With cell phones now ubiquitous, and house prices so astronomically high that buying a home is beyond the means of many young couples, the idea of having a fixed phone line connecting your home to the outside world is fast fading away, argues Jess Cartner-Morley in The Guardian.

The phones in our pockets and handbags are so much more convenient, so much more useful, that they have become our default means of communication. Put simply, people just don’t bother using their home phones any more.

There are only two things keeping the home phone line alive. The first is demographics. While younger people have grown up with cell phones, their parents and grandparents still cling on to landlines and still like to be contacted that way. In many cases, it’s the only way.

The second is the UK’s phone network. Built decades ago by BT when it was a state-owned monopoly, the network is now maintained and run by BT’s private company spin-offs.
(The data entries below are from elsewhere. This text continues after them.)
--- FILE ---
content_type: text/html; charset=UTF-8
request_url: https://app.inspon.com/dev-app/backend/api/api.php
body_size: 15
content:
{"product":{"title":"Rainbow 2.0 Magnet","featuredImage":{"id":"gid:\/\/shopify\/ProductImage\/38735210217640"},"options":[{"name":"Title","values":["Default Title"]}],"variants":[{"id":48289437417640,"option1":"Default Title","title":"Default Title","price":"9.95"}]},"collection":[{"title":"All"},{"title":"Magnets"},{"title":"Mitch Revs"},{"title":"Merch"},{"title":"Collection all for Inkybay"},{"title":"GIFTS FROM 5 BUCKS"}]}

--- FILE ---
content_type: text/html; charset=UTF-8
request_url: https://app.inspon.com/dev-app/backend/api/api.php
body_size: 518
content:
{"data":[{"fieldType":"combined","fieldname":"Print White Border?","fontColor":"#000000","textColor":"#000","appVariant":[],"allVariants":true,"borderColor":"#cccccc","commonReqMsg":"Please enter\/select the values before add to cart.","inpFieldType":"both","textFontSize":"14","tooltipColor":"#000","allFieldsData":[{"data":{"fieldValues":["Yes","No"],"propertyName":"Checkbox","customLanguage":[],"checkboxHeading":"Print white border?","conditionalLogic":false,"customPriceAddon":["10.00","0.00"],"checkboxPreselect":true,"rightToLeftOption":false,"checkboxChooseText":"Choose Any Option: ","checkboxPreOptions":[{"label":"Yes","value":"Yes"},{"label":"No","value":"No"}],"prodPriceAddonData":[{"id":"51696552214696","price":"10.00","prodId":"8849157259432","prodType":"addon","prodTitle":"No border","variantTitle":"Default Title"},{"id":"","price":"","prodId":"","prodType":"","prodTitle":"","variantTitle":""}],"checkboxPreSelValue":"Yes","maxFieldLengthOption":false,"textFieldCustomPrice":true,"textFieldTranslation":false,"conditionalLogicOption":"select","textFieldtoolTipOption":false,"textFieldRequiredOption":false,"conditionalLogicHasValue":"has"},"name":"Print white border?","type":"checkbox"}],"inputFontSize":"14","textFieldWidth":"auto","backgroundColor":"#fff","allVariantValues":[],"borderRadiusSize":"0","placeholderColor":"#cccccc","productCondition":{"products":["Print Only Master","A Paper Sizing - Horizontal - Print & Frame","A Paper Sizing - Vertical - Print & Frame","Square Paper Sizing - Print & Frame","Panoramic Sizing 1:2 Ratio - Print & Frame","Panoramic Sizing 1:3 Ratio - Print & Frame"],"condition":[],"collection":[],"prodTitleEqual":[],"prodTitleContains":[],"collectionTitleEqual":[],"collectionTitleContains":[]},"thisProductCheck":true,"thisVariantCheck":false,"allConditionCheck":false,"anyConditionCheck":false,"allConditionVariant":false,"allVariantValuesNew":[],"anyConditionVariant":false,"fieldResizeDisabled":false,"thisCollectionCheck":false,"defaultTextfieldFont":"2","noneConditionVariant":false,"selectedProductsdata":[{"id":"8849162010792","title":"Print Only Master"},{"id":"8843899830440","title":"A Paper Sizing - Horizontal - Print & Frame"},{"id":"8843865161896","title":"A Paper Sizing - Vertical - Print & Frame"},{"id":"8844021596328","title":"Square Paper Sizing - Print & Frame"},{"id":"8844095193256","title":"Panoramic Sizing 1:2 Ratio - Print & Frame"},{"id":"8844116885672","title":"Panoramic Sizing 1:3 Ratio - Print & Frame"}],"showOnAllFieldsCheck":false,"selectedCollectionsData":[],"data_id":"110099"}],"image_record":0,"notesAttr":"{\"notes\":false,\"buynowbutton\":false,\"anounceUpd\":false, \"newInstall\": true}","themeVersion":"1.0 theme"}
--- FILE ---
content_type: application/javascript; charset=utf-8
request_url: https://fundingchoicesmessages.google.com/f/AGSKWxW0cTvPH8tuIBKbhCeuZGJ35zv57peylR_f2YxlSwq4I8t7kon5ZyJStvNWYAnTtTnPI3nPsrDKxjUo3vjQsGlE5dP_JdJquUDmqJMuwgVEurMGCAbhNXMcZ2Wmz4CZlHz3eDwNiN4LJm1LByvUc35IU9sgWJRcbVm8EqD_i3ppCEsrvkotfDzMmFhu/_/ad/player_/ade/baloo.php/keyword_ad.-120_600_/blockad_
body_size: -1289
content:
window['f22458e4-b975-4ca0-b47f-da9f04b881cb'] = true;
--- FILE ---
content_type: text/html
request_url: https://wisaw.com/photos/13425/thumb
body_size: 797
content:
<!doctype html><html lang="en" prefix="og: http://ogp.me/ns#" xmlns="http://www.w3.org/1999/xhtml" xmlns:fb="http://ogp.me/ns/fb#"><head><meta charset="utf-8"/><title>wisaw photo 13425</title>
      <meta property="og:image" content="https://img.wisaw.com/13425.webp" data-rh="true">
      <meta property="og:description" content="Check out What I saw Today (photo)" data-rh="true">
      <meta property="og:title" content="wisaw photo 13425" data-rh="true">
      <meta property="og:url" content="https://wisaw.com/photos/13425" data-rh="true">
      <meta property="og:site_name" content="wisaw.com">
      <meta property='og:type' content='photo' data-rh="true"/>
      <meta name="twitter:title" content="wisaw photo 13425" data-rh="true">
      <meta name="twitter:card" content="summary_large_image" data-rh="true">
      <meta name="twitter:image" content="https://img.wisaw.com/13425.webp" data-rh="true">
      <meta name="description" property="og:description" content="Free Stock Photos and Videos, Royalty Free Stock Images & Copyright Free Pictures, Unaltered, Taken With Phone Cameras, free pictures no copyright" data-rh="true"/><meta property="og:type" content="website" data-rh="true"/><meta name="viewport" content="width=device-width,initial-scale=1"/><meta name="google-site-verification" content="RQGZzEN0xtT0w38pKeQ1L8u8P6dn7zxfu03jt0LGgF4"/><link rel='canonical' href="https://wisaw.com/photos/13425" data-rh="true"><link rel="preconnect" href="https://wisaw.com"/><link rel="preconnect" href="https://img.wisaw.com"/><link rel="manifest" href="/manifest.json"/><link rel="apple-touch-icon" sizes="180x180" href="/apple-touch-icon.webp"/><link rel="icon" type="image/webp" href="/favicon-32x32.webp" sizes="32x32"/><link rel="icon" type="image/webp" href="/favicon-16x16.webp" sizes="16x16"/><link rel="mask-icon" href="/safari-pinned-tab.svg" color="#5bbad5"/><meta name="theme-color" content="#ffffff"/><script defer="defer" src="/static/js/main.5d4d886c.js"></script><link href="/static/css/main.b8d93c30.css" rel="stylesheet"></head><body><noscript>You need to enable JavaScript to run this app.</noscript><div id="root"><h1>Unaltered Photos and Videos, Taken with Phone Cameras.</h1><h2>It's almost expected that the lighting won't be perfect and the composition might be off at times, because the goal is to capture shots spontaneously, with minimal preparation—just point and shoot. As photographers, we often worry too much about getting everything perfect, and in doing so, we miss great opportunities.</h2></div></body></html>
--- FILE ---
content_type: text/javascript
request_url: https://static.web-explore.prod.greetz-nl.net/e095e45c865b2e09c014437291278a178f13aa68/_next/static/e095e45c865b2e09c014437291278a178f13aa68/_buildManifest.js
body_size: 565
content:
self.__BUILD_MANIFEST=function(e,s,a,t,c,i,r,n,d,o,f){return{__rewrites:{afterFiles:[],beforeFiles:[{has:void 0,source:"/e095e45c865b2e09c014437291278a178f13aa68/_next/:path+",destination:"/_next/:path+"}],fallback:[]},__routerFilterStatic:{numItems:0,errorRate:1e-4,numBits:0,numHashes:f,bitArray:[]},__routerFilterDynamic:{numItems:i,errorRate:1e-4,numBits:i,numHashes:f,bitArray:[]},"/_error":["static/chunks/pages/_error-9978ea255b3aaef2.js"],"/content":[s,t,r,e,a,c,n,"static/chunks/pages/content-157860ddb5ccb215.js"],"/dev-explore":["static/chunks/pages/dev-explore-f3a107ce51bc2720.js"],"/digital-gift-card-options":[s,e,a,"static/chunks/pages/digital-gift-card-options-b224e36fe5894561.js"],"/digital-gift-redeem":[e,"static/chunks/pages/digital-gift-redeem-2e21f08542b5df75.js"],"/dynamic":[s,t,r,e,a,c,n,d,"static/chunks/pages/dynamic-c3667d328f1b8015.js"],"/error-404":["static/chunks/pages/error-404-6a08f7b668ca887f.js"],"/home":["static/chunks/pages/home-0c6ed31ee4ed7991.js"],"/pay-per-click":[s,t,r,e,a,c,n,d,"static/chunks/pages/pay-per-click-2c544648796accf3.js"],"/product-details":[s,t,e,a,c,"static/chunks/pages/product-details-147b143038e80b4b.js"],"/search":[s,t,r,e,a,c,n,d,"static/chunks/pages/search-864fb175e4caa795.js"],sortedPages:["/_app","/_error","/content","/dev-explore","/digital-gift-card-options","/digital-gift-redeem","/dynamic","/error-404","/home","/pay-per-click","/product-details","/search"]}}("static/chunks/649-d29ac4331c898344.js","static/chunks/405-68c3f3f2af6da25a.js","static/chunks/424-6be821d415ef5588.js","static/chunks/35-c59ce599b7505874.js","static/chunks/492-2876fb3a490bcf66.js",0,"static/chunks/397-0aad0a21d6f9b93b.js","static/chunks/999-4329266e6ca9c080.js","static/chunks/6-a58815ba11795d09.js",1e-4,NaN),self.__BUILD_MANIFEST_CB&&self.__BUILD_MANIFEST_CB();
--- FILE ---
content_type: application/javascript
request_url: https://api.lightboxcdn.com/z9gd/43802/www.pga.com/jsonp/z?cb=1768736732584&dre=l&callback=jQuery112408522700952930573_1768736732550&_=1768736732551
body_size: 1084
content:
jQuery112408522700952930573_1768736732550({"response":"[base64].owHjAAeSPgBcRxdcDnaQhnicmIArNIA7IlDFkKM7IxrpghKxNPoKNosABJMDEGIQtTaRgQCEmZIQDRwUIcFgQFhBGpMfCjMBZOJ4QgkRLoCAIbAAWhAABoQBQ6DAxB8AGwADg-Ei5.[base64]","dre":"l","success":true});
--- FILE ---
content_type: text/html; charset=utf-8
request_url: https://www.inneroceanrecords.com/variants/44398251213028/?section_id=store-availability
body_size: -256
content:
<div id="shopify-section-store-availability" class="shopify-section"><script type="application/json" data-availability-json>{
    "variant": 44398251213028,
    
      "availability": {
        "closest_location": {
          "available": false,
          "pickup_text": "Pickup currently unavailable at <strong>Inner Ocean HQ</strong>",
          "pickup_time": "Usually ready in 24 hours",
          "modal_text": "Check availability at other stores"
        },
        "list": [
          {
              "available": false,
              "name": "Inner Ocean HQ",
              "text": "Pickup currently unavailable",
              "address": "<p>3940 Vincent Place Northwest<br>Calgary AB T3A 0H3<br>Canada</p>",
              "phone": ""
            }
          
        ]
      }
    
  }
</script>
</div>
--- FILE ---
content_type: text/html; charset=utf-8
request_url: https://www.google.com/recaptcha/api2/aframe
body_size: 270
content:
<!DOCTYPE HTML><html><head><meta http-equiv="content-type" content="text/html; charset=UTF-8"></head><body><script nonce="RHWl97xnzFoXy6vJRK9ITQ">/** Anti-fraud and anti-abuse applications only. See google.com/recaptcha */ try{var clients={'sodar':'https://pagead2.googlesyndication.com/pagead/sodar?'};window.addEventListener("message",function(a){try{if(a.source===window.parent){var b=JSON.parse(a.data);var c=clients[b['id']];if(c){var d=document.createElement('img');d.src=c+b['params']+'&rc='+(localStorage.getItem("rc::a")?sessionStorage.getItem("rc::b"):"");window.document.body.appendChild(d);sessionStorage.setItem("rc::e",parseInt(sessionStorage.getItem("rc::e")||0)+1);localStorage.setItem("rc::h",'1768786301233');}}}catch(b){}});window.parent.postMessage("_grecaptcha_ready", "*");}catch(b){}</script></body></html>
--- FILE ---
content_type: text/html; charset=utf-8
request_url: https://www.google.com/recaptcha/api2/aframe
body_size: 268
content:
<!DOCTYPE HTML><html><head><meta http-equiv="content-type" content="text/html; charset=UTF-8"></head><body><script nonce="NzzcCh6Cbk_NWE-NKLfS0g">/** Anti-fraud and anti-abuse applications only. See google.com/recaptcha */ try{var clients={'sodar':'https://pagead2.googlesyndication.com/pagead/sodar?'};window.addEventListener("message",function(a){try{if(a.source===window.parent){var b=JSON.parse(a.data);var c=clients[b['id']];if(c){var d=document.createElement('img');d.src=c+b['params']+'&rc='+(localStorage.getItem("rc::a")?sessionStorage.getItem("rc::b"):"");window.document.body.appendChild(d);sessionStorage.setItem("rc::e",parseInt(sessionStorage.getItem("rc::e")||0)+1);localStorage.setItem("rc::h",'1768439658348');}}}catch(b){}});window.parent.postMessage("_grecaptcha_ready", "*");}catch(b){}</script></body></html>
A thriving market of third-party internet service providers (ISPs) offers broadband services, but almost all of these are dependent on the physical network that remains in BT’s hands.

BT sells bandwidth to the ISPs at wholesale price; they in turn sell it on to customers. But when something goes wrong with the actual copper wire or fibre optic that connects your home to the wider network, it’s BT that must come out and fix it.

The consequence of this labyrinthine arrangement is that millions of British homes continue to pay BT for rental of their phone line, simply so that they can use it for broadband internet access. Cable connections from third parties are available, but only in certain areas.

The home landline isn’t dead yet, people are just using it differently.